Spurious Drugs, Spurious Health: Who is to blame?chillibreeze writerSreejit S

According to WHO, a drug is defined as “any substance or product that is used or intended to be used to modify or explore the physiological systems or pathological states for the benefit of the recipient.” Drugs play a vital role in preventing diseases, restoring health and saving lives. In fact, the life expectancy of human beings has drastically improved after the introduction of highly effective modern drugs. The drugs should prove their safety, efficacy and improve quality of life before being introduced into the markets. There are various regulatory authorities to ensure these things. Yet there are plenty of spurious drugs available in our markets. The term ‘counterfeit’ is commonly used worldwide to define spurious drugs. Sometimes it is also known as a ‘misbranded drug’ or an ‘adulterated drug’. Even though the problem of counterfeiting has been reported in all parts of the world, it acquires more serious dimensions as far as medicines are involved.

According to U.S. Food and Drug Administration spurious drugs can be defined as those sold under a product name without proper authorization. The Food and Drug Administration, USA defines counterfeit drug as a “drug which, or the container of which, or labeling of which, without authorization, bears the trademark, trade name, other identifying mark, imprint or device or any likeness there of a drug manufacturer, processor, packer, or distributor other than the person, or persons who in fact manufactured, processed, packed, or distributed such drug and which thereby falsely purports or is represented to be the product of, or to have been packed or distributed by such other drug manufacturer, processor, packer, or distributor.” Spurious medicines are available in all countries and represent about 10% of global medicines trade. According to WHO stats, India accounts for 35% of the spurious drugs followed by Nigeria (23%) and Pakistan (15%).

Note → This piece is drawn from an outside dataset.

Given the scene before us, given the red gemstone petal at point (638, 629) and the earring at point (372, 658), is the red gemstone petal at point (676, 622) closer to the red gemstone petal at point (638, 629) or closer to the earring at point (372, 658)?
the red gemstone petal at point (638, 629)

A patient who receives a spurious drug may be at risk for a number of health reasons. Unexpected side effects, allergic reactions, or a worsened state of his medical condition may be experienced. Some fake drugs contain inert substances instead of active ingredients, and do not provide the patient any treatment benefit. Spurious drugs may also contain incorrect ingredients, improper dosages of the correct ingredients, or they may contain hazardous ingredients. The repeated use of these drugs can lead to therapeutic failure and even death. Furthermore, since the makers of spurious drugs do not pay any taxes, the government revenue also decreases. Thus these products also have a negative impact on industrial growth.

Huge networks involved in manufacturing spurious drugs have evolved over the years. These networks usually include manufacturers, importers, distributors, retailers, inspection agents, shipping agents and corrupt government officials of drug regulatory agencies, customs and police – a network way too strong and extensive.

Different types of spurious drugs include:

  • Drugs that are manufactured under a name which belongs to another drug,
  • Drugs that are an imitation of, or are substitutes for other drugs or resemble other drugs in a manner likely to deceive people,
  • Drugs whose labels or containers bear the name of individuals or companies claiming to be manufacturers of the drug; drugs that do not exist at all
  • Drugs that claim to be the product of a manufacturer of whom it is not truly a product.

Counterfeiting is applicable to both brand name and generic products. Products without the active ingredient, with an insufficient quantity of the active ingredient, with the wrong active ingredient, or with fake packaging come under spurious drugs.

It starts with simple imitation techniques. The fake drug manufacturers imitate the brand name, design, printing mode and even color pattern of the packaging material. This creates confusion in the mind of consumers. Unfortunately, several pharmacists are also involved in this process. One of the methods adopted to make spurious drugs is recycling. Expensive powder injections like beta-lactam antibiotics are made using this method. Refilling and relabeling are methods also adopted to make spurious drugs. In this method, the culprits identify expensive branded drugs and then buy cheaper drugs having compositions similar to the branded product. They then remove the labels and other packing material, affix the label of the branded product and pack it in in a way that is identical to the branded product. Sometimes the product may look similar to a branded or generic product in appearance, but may contain a cheaper generic drug.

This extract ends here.